Falsche Information des Reiseveranstalters

Der Europäische Gerichtshof (EuGH) entschied in den verbundenen Rechtssachen  C-650/23 und C-705/23, dass ein Fluggast, welcher aufgrund einer Pauschalreise über eine bestätigte Buchung für einen Flug verfügte, auch dann Ausgleichsleistung vom ausführenden Luftfahrtunternehmen im Sinne des Art 7 Abs 1 der Verordnung (EG) Nr. 261/2004 verlangen kann, wenn eine falsche Information des Reiseveranstalters dazu führt, dass der Passagier den Flug nicht wahrnimmt, obwohl dieser wie geplant stattfand.

Die Entscheidung betrifft einen Flug von Heraklion (Griechenland) nach Linz (Österreich). Einen Tag vor dem geplanten Abflug wurde der Passagier vom Reiseveranstalter über eine Änderung der Flugzeiten und des Zielflughafens informiert. Aus diesem Grund fand sich der Passagier nicht zur Abfertigung des gegenständlichen Fluges ein. Tatsächlich wurde der Flug jedoch wie geplant durchgeführt; die Information des Reiseveranstalters war somit falsch.

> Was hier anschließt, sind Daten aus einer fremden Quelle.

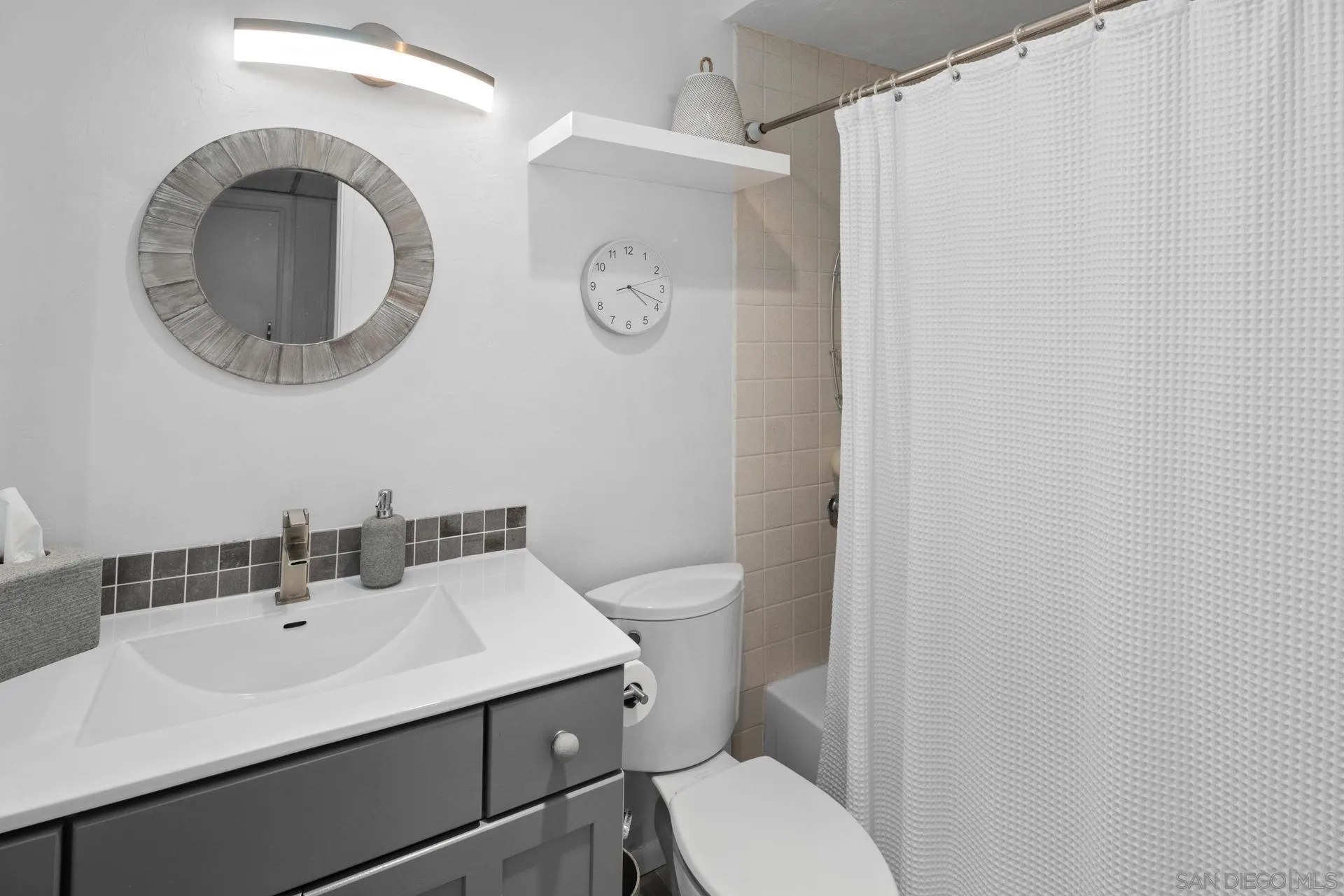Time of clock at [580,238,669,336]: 4:18
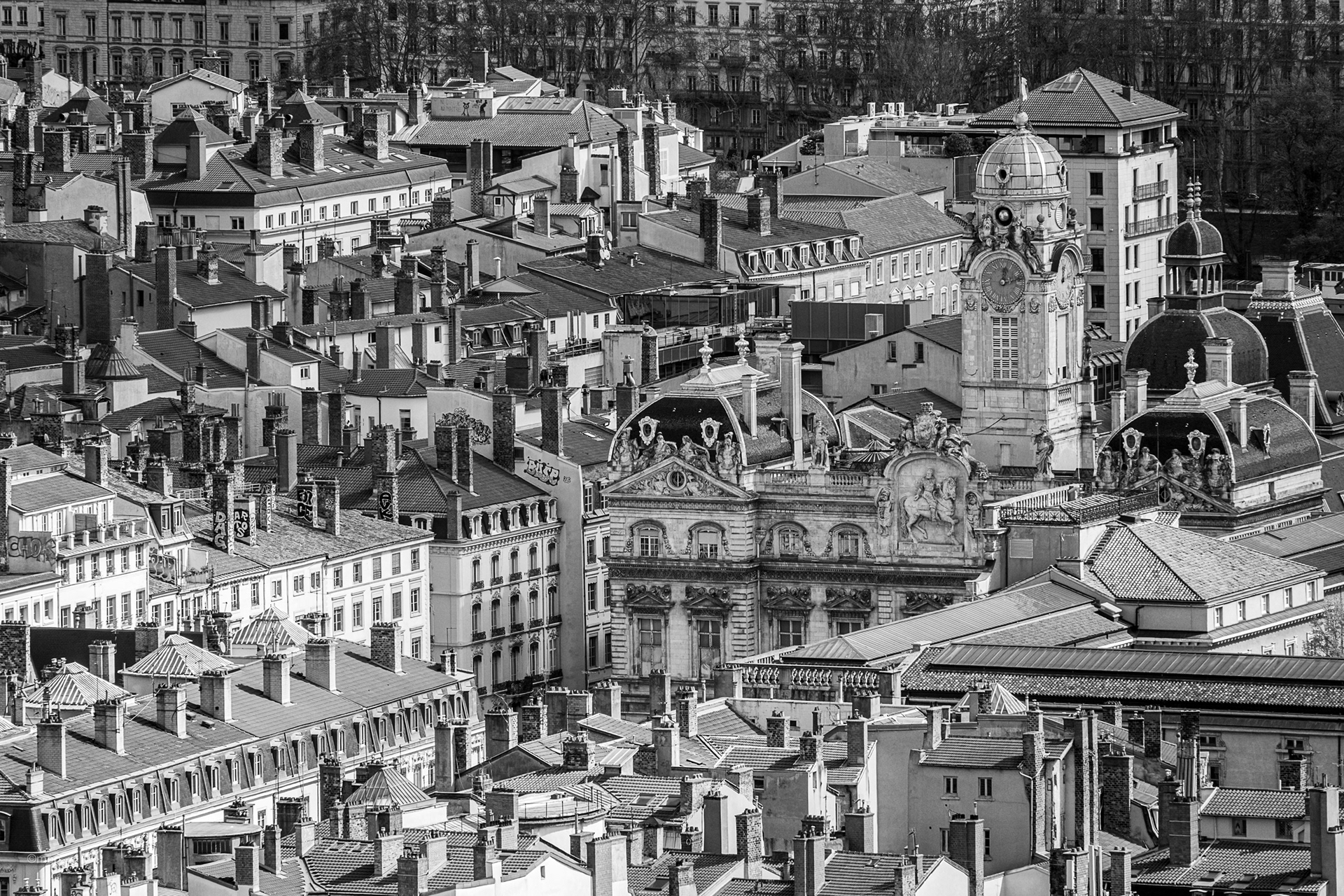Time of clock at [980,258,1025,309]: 12:12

Der Passagier forderte daraufhin Ausgleichsleistung vom ausführenden Luftfahrtunternehmen und stützte seinen Anspruch auf Artikel 4 der Verordnung (EG) 261/2004  (Nichtbeförderung). Diese sprach ihm das Bezirksgericht Schwechat zu, das Luftfahrtunternehmen legte jedoch gegen dieses Urteil Berufung beim Landesgericht Korneuburg ein. Die beiden Hauptargumente der Airline waren das Fehlen der Tatbestände einer Nichtbeförderung sowie der mangelnden Zurechenbarkeit einer Umbuchung durch den Reiseveranstalter.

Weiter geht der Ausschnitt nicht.